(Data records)

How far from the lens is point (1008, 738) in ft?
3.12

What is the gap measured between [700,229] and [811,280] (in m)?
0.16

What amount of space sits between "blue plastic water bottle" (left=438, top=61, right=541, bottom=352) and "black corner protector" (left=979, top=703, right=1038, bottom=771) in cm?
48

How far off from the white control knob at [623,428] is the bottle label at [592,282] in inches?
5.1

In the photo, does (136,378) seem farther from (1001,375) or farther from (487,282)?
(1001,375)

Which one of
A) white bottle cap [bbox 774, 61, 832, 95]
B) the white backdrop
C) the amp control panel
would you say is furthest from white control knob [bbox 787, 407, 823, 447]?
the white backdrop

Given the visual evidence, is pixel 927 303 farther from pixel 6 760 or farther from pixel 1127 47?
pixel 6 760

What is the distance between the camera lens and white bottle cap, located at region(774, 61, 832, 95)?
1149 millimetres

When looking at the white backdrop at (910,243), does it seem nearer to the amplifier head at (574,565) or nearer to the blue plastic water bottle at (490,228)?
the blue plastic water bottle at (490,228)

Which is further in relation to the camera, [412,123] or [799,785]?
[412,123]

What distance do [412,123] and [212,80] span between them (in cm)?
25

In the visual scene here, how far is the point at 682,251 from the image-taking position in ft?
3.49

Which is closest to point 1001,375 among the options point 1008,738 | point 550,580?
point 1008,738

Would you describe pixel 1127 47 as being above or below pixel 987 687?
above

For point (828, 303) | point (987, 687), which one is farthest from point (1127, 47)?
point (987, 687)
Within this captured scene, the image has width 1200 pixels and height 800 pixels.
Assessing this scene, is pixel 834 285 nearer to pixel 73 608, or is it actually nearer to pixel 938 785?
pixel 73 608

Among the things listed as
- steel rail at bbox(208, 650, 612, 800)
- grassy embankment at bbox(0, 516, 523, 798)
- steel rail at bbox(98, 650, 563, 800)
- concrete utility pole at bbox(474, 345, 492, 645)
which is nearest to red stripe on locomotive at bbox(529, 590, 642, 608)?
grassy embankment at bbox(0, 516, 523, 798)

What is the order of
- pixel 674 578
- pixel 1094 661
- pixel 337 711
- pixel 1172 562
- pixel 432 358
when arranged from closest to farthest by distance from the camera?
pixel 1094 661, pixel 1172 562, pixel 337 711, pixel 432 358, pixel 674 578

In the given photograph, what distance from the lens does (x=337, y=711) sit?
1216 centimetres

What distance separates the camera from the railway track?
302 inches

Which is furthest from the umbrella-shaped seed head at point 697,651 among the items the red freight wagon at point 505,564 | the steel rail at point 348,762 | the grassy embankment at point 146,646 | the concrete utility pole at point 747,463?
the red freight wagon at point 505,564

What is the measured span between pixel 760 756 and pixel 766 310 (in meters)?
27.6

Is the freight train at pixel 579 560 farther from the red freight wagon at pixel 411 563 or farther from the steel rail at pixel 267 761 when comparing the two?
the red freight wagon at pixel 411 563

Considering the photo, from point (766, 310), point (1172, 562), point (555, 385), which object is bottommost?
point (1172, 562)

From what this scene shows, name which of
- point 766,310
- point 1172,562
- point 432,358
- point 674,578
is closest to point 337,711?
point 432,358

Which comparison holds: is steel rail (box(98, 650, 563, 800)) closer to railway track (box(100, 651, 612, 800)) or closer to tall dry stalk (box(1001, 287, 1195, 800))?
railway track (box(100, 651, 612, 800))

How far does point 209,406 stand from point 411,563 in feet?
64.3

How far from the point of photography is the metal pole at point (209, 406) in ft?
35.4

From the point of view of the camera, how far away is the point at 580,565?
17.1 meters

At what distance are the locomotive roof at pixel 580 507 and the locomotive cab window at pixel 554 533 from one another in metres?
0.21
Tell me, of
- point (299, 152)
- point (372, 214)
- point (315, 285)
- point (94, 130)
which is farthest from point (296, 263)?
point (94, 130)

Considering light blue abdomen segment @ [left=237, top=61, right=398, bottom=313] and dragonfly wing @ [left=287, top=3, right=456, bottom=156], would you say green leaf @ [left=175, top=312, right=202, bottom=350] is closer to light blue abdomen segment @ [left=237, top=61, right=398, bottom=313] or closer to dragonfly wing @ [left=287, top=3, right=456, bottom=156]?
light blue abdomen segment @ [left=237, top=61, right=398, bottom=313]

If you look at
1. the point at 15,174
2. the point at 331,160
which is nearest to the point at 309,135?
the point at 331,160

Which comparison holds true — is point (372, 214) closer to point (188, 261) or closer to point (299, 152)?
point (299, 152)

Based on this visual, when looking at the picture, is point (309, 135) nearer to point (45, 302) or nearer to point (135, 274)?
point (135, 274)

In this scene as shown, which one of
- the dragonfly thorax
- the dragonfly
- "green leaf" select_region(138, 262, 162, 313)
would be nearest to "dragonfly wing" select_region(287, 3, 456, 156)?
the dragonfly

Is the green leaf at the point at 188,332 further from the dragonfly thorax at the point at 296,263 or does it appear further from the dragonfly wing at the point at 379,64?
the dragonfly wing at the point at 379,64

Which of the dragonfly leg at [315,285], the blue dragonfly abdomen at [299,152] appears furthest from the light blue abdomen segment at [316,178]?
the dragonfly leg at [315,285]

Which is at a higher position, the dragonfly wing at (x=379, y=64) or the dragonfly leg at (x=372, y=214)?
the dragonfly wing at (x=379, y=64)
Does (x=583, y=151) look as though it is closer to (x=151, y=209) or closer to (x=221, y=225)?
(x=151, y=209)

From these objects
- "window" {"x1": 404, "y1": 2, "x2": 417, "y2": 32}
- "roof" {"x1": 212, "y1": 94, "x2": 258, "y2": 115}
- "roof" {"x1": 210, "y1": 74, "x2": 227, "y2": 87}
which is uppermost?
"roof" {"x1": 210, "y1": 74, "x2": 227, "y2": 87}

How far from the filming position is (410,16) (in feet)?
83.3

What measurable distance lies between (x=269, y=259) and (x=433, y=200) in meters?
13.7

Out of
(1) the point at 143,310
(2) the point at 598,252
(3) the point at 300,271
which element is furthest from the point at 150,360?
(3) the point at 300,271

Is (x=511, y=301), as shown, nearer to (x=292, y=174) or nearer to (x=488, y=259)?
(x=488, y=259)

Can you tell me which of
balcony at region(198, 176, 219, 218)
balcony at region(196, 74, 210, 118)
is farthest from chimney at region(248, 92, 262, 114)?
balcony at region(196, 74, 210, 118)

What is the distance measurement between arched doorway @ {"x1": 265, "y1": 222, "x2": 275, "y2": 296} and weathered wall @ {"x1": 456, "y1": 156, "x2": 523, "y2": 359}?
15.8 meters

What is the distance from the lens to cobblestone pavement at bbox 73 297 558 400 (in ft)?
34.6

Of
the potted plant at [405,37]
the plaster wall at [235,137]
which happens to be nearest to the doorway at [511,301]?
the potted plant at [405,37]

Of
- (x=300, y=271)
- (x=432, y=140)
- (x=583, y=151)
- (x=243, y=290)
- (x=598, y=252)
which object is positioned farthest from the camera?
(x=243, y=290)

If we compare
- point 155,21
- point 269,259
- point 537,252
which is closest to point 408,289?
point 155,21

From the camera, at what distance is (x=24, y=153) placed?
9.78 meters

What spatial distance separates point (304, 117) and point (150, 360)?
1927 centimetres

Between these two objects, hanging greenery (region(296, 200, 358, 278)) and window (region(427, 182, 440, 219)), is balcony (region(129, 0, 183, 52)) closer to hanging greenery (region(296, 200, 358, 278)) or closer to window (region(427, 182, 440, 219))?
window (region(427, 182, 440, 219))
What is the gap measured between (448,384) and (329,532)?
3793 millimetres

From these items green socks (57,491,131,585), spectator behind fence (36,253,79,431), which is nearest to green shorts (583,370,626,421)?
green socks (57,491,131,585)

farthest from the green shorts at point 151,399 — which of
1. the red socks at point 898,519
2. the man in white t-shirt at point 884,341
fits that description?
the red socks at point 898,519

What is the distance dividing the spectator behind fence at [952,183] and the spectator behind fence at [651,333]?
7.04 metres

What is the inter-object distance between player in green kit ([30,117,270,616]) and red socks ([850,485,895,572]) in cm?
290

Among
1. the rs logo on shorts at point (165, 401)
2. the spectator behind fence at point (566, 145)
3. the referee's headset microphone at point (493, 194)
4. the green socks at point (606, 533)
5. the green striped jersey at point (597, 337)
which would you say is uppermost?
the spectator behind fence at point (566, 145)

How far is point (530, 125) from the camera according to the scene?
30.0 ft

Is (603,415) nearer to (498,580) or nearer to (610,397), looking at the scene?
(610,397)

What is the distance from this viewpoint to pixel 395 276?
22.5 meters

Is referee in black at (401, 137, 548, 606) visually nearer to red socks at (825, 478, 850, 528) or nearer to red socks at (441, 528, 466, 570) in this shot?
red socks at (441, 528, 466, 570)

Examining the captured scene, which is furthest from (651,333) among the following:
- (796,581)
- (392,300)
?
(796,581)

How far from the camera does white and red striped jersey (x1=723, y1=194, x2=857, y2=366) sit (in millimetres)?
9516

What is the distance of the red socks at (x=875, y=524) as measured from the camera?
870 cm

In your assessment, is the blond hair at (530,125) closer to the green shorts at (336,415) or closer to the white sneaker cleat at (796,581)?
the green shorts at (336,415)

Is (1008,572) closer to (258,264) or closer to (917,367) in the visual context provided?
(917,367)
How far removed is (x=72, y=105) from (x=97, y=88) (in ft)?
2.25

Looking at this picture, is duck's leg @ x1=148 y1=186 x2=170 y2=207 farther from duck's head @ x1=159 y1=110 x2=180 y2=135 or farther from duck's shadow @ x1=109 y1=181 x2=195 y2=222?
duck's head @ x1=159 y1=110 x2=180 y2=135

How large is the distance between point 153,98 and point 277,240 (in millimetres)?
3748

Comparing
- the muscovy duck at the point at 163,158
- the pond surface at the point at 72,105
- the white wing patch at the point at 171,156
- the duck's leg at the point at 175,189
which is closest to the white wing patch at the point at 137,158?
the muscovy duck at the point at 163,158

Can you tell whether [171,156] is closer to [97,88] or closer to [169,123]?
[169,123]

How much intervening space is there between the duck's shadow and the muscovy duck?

▸ Problem description
Reproduce word for word the lines of the records from the one containing "Looking at this" through the end of the records, including both ends.

▸ Answer to the exercise
Looking at this picture, is duck's leg @ x1=148 y1=186 x2=170 y2=207 farther from duck's head @ x1=159 y1=110 x2=180 y2=135 or farther from duck's shadow @ x1=109 y1=181 x2=195 y2=222?
duck's head @ x1=159 y1=110 x2=180 y2=135

How large is the distance between point 153,98 and point 277,240 (in millimetres)?
3748

Comparing
- the muscovy duck at the point at 163,158
- the pond surface at the point at 72,105
- the white wing patch at the point at 171,156
- the duck's leg at the point at 175,189
which is closest to the white wing patch at the point at 137,158?
the muscovy duck at the point at 163,158

Can you tell whether [171,156] is closer to [97,88] or closer to [169,123]?
[169,123]

How much intervening space is there between the duck's shadow and the muscovy duck?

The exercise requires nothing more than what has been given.